§ Task statement
Count how many lines of the records contain the string "does" with the same capitalization, and reply with that number alone.

§ Entries provided
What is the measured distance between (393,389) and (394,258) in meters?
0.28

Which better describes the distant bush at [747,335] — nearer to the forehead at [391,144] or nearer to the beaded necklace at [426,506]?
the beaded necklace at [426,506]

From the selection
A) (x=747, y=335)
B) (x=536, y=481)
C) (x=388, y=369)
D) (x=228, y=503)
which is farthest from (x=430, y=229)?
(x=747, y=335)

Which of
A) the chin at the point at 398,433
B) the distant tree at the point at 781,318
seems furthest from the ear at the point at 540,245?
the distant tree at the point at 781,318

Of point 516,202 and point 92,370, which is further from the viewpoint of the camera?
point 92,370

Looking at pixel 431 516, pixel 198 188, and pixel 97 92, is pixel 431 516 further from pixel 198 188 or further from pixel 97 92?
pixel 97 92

---

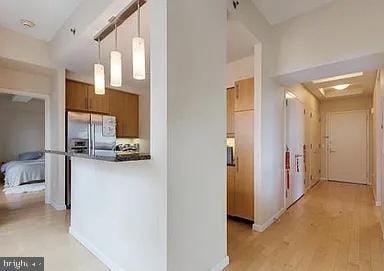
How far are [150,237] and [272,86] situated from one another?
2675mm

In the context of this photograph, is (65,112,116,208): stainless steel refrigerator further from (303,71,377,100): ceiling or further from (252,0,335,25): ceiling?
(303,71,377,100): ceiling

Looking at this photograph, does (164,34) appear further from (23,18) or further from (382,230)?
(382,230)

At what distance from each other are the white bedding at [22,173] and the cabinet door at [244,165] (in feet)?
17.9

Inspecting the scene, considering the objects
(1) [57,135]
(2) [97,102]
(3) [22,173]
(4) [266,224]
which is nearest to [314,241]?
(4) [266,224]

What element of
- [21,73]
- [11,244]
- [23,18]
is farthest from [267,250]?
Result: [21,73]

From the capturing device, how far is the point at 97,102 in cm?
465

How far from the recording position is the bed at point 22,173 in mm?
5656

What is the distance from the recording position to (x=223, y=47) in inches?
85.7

--

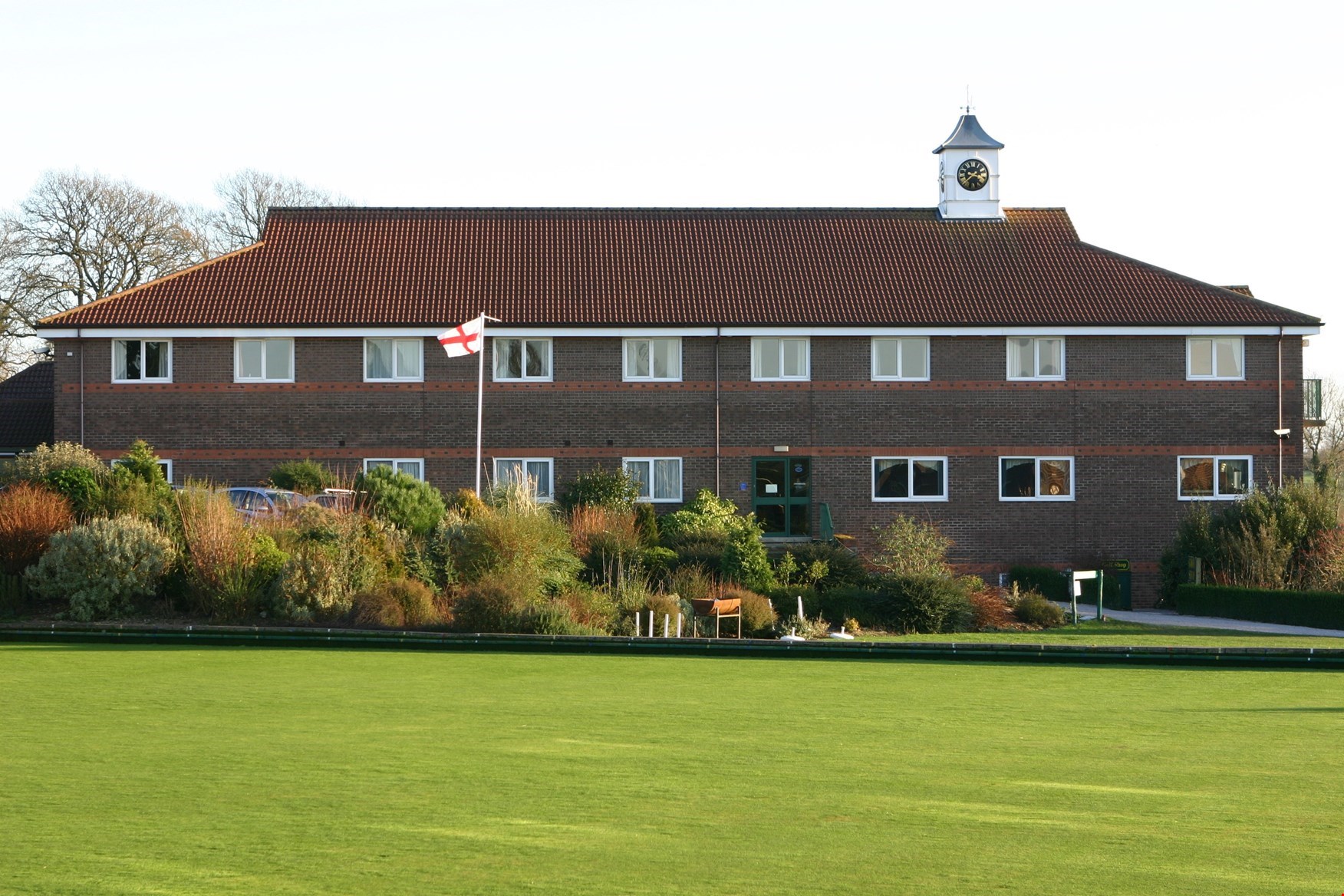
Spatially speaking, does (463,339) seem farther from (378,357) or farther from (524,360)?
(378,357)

§ Answer for this exercise
2